YOUR INSTRUCTIONS
Each of the entries should be retyped precisely as it appears.

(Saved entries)

-- -- --

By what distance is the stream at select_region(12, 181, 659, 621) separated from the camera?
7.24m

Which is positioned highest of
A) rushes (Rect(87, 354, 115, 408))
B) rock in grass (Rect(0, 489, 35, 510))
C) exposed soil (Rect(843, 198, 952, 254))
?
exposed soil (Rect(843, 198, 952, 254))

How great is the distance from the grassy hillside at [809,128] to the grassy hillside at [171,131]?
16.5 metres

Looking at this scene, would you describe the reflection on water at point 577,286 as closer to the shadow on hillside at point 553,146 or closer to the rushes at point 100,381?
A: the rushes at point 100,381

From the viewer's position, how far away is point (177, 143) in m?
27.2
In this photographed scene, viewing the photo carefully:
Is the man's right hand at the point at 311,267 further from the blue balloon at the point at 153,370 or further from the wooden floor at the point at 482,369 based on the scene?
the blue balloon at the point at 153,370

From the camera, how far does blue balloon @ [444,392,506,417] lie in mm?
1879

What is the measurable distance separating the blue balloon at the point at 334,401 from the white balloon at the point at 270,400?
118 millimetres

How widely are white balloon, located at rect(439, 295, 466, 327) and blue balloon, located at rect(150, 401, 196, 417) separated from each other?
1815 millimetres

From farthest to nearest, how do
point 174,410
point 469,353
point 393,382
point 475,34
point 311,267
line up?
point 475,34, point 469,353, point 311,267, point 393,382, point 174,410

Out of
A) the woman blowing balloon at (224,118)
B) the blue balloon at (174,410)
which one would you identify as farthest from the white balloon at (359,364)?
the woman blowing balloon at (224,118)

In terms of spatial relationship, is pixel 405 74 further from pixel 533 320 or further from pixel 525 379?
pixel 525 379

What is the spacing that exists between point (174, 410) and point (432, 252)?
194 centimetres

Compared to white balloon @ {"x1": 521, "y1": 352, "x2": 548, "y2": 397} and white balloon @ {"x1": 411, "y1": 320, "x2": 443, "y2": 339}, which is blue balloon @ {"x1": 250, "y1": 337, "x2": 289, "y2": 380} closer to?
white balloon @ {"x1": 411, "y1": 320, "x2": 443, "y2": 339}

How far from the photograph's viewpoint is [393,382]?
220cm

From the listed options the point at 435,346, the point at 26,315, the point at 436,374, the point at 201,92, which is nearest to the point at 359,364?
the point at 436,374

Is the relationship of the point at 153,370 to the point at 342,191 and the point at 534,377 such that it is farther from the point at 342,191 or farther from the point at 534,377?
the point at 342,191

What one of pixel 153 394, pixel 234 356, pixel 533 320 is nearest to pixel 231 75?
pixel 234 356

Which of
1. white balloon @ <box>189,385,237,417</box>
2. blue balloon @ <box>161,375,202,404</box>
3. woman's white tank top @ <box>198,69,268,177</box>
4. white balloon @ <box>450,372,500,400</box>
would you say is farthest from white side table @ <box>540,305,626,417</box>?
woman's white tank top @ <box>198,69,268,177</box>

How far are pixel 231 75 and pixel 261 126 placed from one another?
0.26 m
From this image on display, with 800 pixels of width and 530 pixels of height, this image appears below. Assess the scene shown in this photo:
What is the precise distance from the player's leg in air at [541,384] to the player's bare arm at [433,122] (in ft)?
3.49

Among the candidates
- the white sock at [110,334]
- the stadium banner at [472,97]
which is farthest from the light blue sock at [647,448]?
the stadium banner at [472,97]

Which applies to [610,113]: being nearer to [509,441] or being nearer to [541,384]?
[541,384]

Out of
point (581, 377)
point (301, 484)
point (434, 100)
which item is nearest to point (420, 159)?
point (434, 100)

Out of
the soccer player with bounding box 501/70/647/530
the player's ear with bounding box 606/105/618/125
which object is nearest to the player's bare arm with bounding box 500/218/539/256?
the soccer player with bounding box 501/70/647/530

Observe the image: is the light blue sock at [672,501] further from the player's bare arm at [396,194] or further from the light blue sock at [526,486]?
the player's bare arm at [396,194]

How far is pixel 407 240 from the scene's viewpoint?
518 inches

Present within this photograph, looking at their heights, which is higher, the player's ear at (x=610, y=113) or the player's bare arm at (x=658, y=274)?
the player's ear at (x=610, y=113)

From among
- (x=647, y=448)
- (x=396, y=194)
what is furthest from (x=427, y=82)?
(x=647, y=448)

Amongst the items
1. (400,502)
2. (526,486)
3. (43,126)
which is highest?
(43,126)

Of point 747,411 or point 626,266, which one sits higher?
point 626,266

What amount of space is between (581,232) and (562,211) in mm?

-- -- --

EXPECTED OUTPUT
By what distance is the stream at select_region(12, 181, 659, 621) separated from the camera?
7.24m

Which is positioned highest of
A) rushes (Rect(87, 354, 115, 408))
B) rock in grass (Rect(0, 489, 35, 510))
C) exposed soil (Rect(843, 198, 952, 254))
?
exposed soil (Rect(843, 198, 952, 254))

How great is the distance from the grassy hillside at [809,128] to the grassy hillside at [171,131]?
16.5 metres

Looking at this scene, would you describe the reflection on water at point 577,286 as closer to the shadow on hillside at point 553,146 or closer to the rushes at point 100,381?
A: the rushes at point 100,381

From the viewer's position, how far away is point (177, 143) in m?
27.2
In this photographed scene, viewing the photo carefully:
Is the man's right hand at the point at 311,267 further from the blue balloon at the point at 153,370 or further from the wooden floor at the point at 482,369 based on the scene?
the blue balloon at the point at 153,370

From the camera, how far does blue balloon @ [444,392,506,417] lie in mm?
1879

What is the measurable distance separating the blue balloon at the point at 334,401 from the white balloon at the point at 270,400?
118 millimetres

How widely are white balloon, located at rect(439, 295, 466, 327) and blue balloon, located at rect(150, 401, 196, 417) separated from each other?
1815 millimetres

From farthest to nearest, how do
point 174,410
point 469,353
point 393,382
point 475,34
point 311,267
line up?
point 475,34, point 469,353, point 311,267, point 393,382, point 174,410

Out of
A) the woman blowing balloon at (224,118)
B) the blue balloon at (174,410)
which one would you identify as farthest from the white balloon at (359,364)?
the woman blowing balloon at (224,118)

In terms of spatial relationship, is pixel 405 74 further from pixel 533 320 or further from pixel 525 379?
pixel 525 379

What is the spacing that exists between point (174, 410) and point (432, 252)?
194 centimetres

Compared to white balloon @ {"x1": 521, "y1": 352, "x2": 548, "y2": 397} and white balloon @ {"x1": 411, "y1": 320, "x2": 443, "y2": 339}, which is blue balloon @ {"x1": 250, "y1": 337, "x2": 289, "y2": 380} closer to?
white balloon @ {"x1": 411, "y1": 320, "x2": 443, "y2": 339}

How far from the photograph's viewpoint is [393,382]?
220cm

From the listed options the point at 435,346, the point at 26,315, the point at 436,374, the point at 201,92, which is nearest to the point at 359,364?
the point at 436,374

Is the relationship of the point at 153,370 to the point at 342,191 and the point at 534,377 such that it is farther from the point at 342,191 or farther from the point at 534,377?
the point at 342,191

What one of pixel 153 394, pixel 234 356, pixel 533 320 is nearest to pixel 231 75?
pixel 234 356

Which of
1. white balloon @ <box>189,385,237,417</box>
2. blue balloon @ <box>161,375,202,404</box>
3. woman's white tank top @ <box>198,69,268,177</box>
4. white balloon @ <box>450,372,500,400</box>
would you say is farthest from white side table @ <box>540,305,626,417</box>?
woman's white tank top @ <box>198,69,268,177</box>

How far are pixel 231 75 and pixel 261 126 placed from one another?
0.26 m
From this image on display, with 800 pixels of width and 530 pixels of height, this image appears below. Assess the scene shown in this photo:
What is the precise distance from the player's leg in air at [541,384] to the player's bare arm at [433,122] (in ft)?
3.49

Among the candidates
- the white sock at [110,334]
- the stadium banner at [472,97]
which is farthest from the light blue sock at [647,448]?
the stadium banner at [472,97]

Which applies to [610,113]: being nearer to [509,441] or being nearer to [541,384]?
[541,384]

Out of
point (581, 377)
point (301, 484)
point (434, 100)
which item is nearest to point (420, 159)?
point (434, 100)

Out of
the soccer player with bounding box 501/70/647/530
the player's ear with bounding box 606/105/618/125
which object is nearest to the player's bare arm with bounding box 500/218/539/256?
the soccer player with bounding box 501/70/647/530

Observe the image: is the light blue sock at [672,501] further from the player's bare arm at [396,194] or further from the light blue sock at [526,486]?
the player's bare arm at [396,194]

How far is pixel 407 240 from the scene's viewpoint?
518 inches

Present within this photograph, looking at their heights, which is higher, the player's ear at (x=610, y=113) or the player's bare arm at (x=658, y=274)?
the player's ear at (x=610, y=113)

From among
- (x=647, y=448)
- (x=396, y=194)
what is furthest from (x=427, y=82)?
(x=647, y=448)

Amongst the items
1. (400,502)
2. (526,486)
3. (43,126)
which is highest?
(43,126)

Of point 747,411 or point 626,266, which one sits higher?
point 626,266

What amount of space is between (581,232) and (562,211) in mm?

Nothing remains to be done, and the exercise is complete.